▶ **TASK**
Rewrite the text of the data below as a numbered list, skipping any blank lines and leaving out the pictures.

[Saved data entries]
———

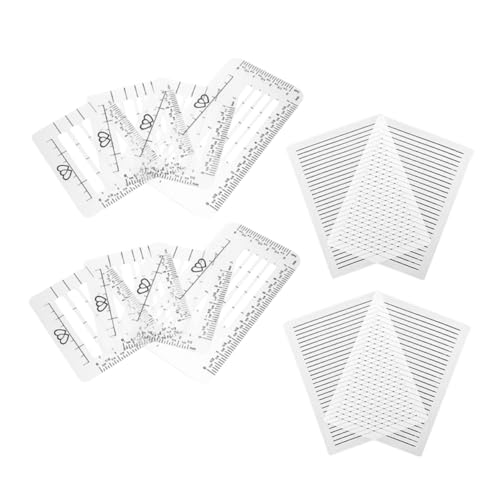 SHINEOFI 12stücke Teiliges Schablone-Set Für Briefumschläge Basteln Mit Adressierungsschablone Aus Kunststoff Für Tagebuchbriefe Scrapbooking Und Grußkartenadressierung SHINEOFI 12stücke Teiliges Schablone-Set Für Briefumschläge Basteln Mit Adressierungsschablone Aus Kunststoff Für Tagebuchbriefe Scrapbooking Und Grußkartenadressierung von SHINEOFI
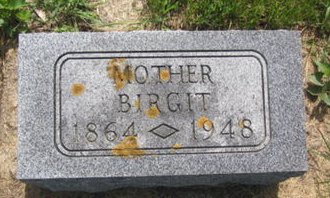 CHRISTIANSON, BIRGIT - Clayton County, Iowa | BIRGIT CHRISTIANSON 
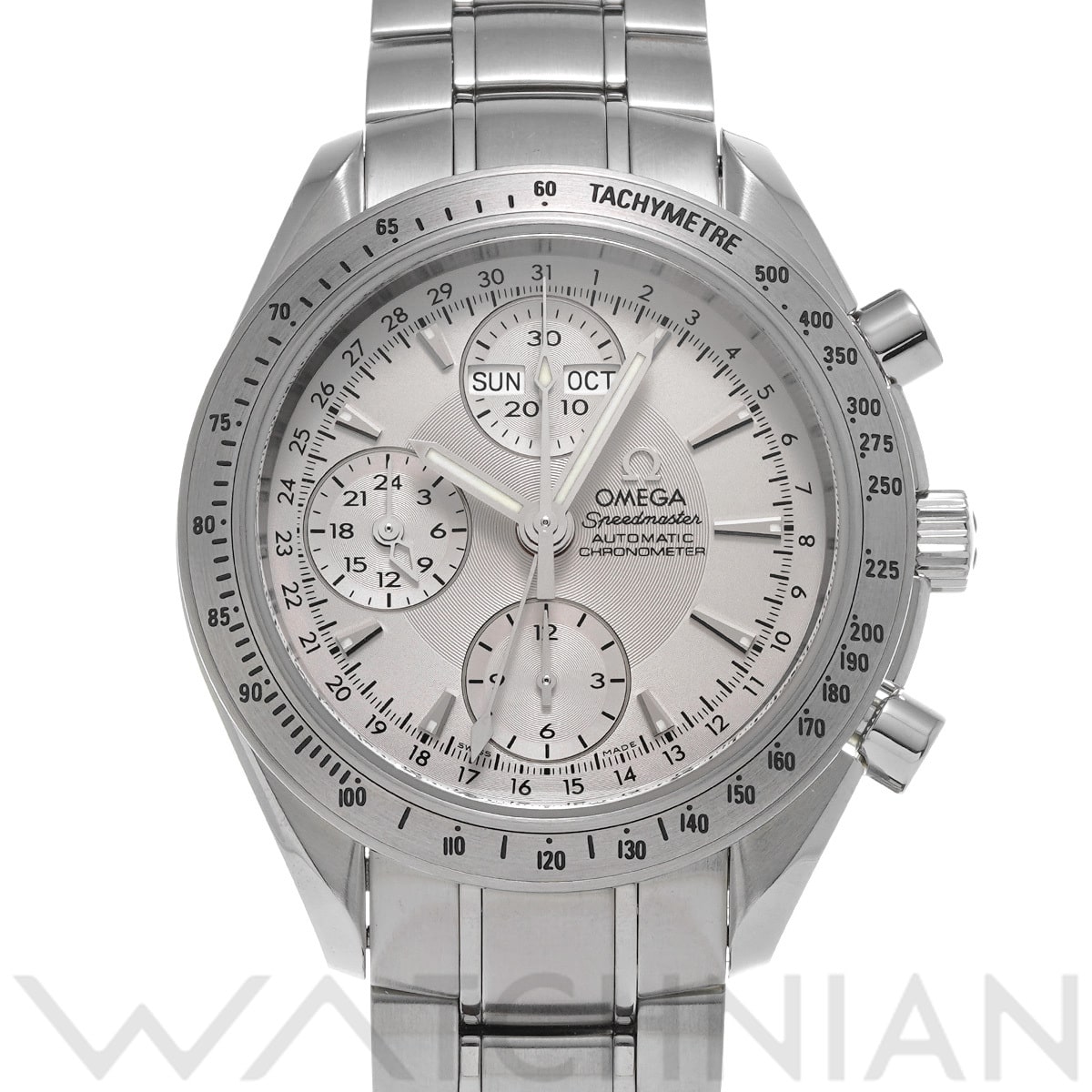 オメガ スピードマスター トリプルカレンダー 3221.30 シルバー メンズ 時計 【中古】【wristwatch】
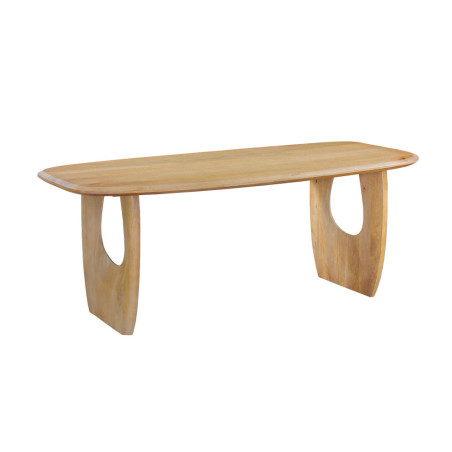 BRUYERE, table à manger ovale 200 x 100 cm - manguier massif - 2 finitions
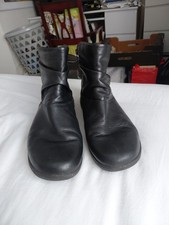 Ladies Black  Zip Up Ankle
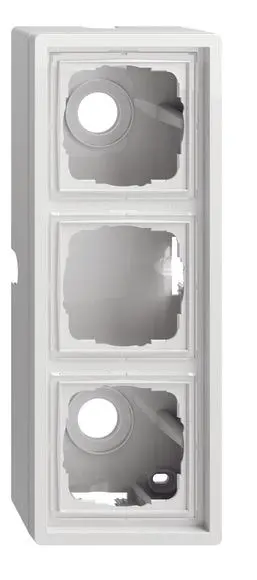 Produktfoto 1 von Aufputz-Gehäuse 3fach Flächenschalter reinweiß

———

▶ **ANSWER BOX**
1.  SHINEOFI 12stücke Teiliges Schablone-Set Für Briefumschläge Basteln Mit Adressierungsschablone Aus Kunststoff Für Tagebuchbriefe Scrapbooking Und Grußkartenadressierung SHINEOFI 12stücke Teiliges Schablone-Set Für Briefumschläge Basteln Mit Adressierungsschablone Aus Kunststoff Für Tagebuchbriefe Scrapbooking Und Grußkartenadressierung von SHINEOFI
2.  CHRISTIANSON, BIRGIT - Clayton County, Iowa | BIRGIT CHRISTIANSON 
3.  オメガ スピードマスター トリプルカレンダー 3221.30 シルバー メンズ 時計 【中古】【wristwatch】
4.  BRUYERE, table à manger ovale 200 x 100 cm - manguier massif - 2 finitions
5.  Ladies Black  Zip Up Ankle
6.  Produktfoto 1 von Aufputz-Gehäuse 3fach Flächenschalter reinweiß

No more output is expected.